Дворянки и крестьянки рожали в разных условиях и в разных позах почему?

Наталья Мицюк:

– В крестьянской среде акт деторождения рассматривался в качестве естественного. Повитухи должны были обеспечить женщине максимально естественные условия для рождения. Поэтому все позы способствовали максимально удобному для женского организма акту деторождения. Преобладали коленные, в стоячем положении, в полусидячем положении. В разных местностях использовались различные приспособления. Для дворянок многие позы, которые практиковались крестьянками, вероятно, считались чрезвычайно примитивными. Для дворянок обязательным условием было привлечение на роды образованного медицинского персонала. С развитием медицины менялась роль женщины при родах. Если в крестьянской культуре женщина была активным субъектом, то в дворянской она становилась объектом для манипуляций. Со временем легитимной становилась одна поза – лежа, которая была максимально удобной для врачей. И женщина в этой позе выглядела, скажем, «наиболее достойной». С развитием научной медицины и распространением родильных отделений окончательно утверждалась поза в лежачем положении. Все медицинские изобретения (кровати) были рассчитаны на лежачее положение. Женщина становилась исключительно объектом для врачебных действий.

Как дворянки пытались определить наступление беременности, почему часто ошибались?

Наталья Мицюк:

– Определение наступления беременности было одинаковым – по задержке регул. Но ошибались часто, так как по причине субтильности женского организма, корсетов регулы нередко пропадали. Поэтому любые проявления недомоганий приписывались наступлению беременности. С конца XIX века горожанки всё чаще стали обращаться к врачам за подтверждением факта беременности. Врачи также часто ошибались. Только возможность прослушать сердцебиение могло являться верным признаком. Гинекологические осмотры были редкостью. Для женщин XIX века эта была слишком интимная процедура.

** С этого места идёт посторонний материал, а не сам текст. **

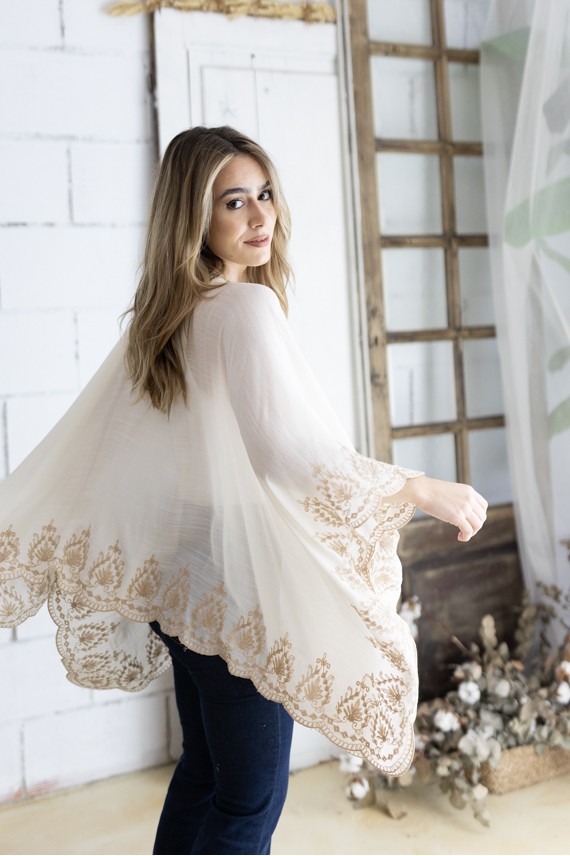 Blusa Mustt Blanca Algodón Bordados y Escote Pico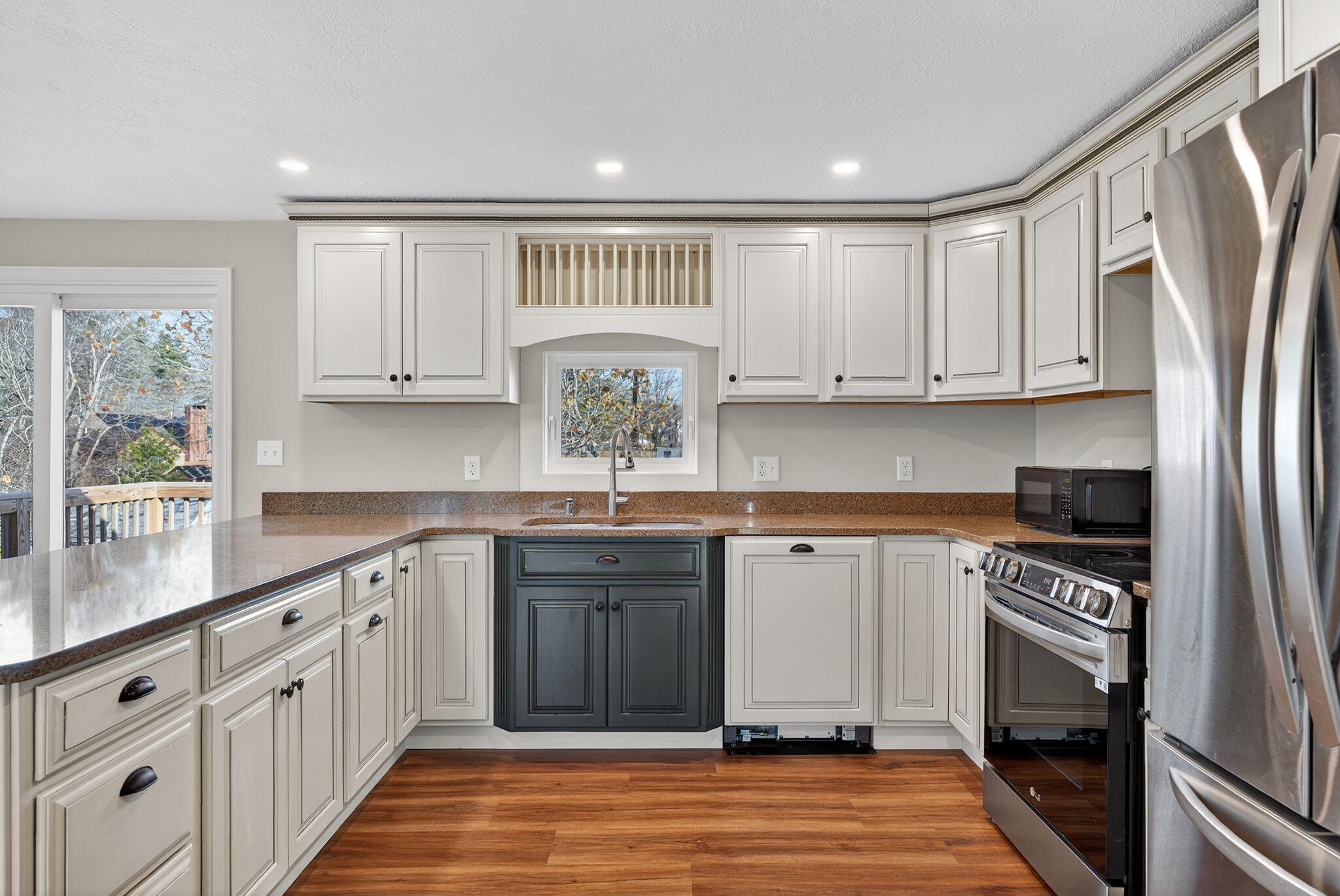 37 Douglas Avenue Saco, ME 04072 - Photo 13 of 39 DSC08408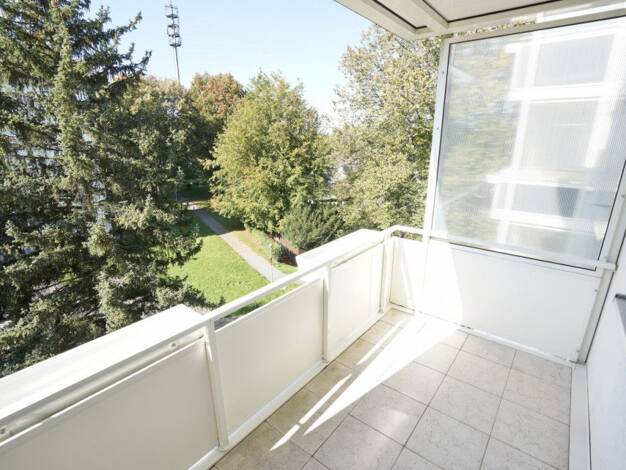 Wohnung zur Miete 304 € 2 Zimmer 49,8 m² 3. Geschoss frei ab 13.10.2026 Carl-von-Ossietzky-Straße 205 Gablenz Chemnitz 09127
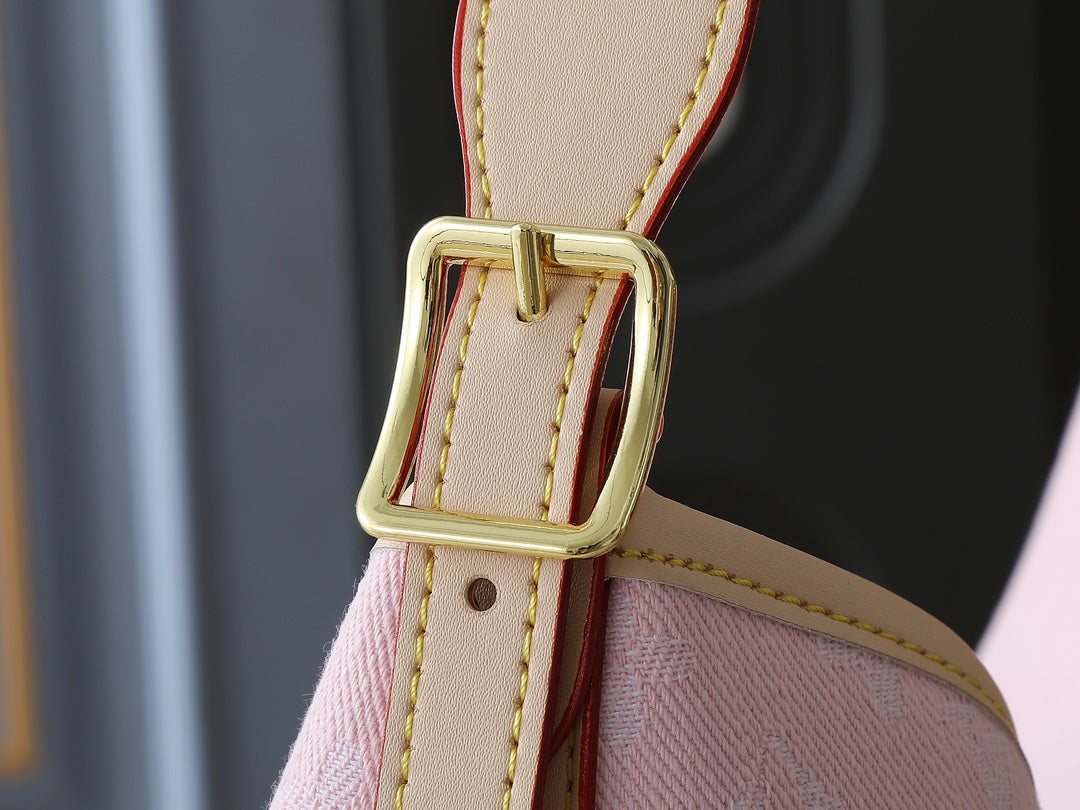 Removable name tag enhances the clean design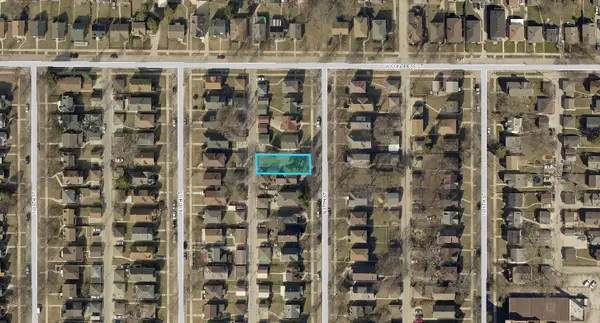 4357 N 17th St, Milwaukee, WI 53209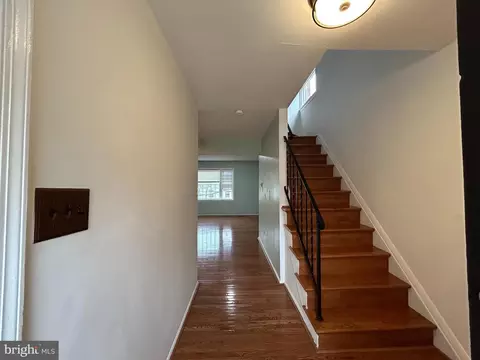 Entry Way - 7751 Tiverton Dr #7751, Springfield, VA 22152 photo 3 of 9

Почему крестьянки сторонились городских акушерок и врачей?

Наталья Мицюк:

– В крестьянской среде важным было следование традиционным практикам и знаниям. Научное акушерство было основано на новых манипуляциях, которые казались опасными для крестьянок. Присутствовало устойчивое недоверие к новым практикам. Больницы в регионах воспринимались как патологическое пространство для родов. Хирургические инструменты вызывали страх. Чрезвычайно постыдным было приглашение на роды врача-мужчины.

И снова Толстой. Он присутствовал на родах первенца своей жены. Можно ли сказать, что это был нетривиальный поступок мужа? В книге вы показываете переход от дистанцирования мужчины от родов жены (это дело «женское») к содействию и сопереживанию. В какой момент роды перестают быть только женскими хлопотами и становятся делом семейным?

Наталья Мицюк:

– Присутствие мужа на родах – особая тема. С одной стороны, культура родов предполагала исключительно женское пространство. Но уже в крестьянской среде присутствовали практики соучастия мужей. К примеру, обычай кувада, распространённый в ряде селений. Когда роды у жены затягивались, повитуха вовлекала мужа в некоторые действия, в ходе которых он подражал роженице, словно принимал часть её страданий на себя. Нередко можно встретить участие мужа при родах, когда он помогал повитухе. К примеру, одна их родильных поз предполагала, что муж обхватывает жену сзади, она упирается, тем самым облегчается процесс схваток и родов. При развитии научного акушерства муж также принимал активное участие: вызывал акушерку или врачей, подносил полотенца, кипячёную воду, лекарства. В патриархальной большой семье эти функции выполняли женщины-родственницы, но в городской среде эту роль на себя брали мужчины. Можно сказать, что мужчины вовлекались в непосредственный процесс деторождения. Только клиническое акушерство на долгое время ограничило участие мужа в родах.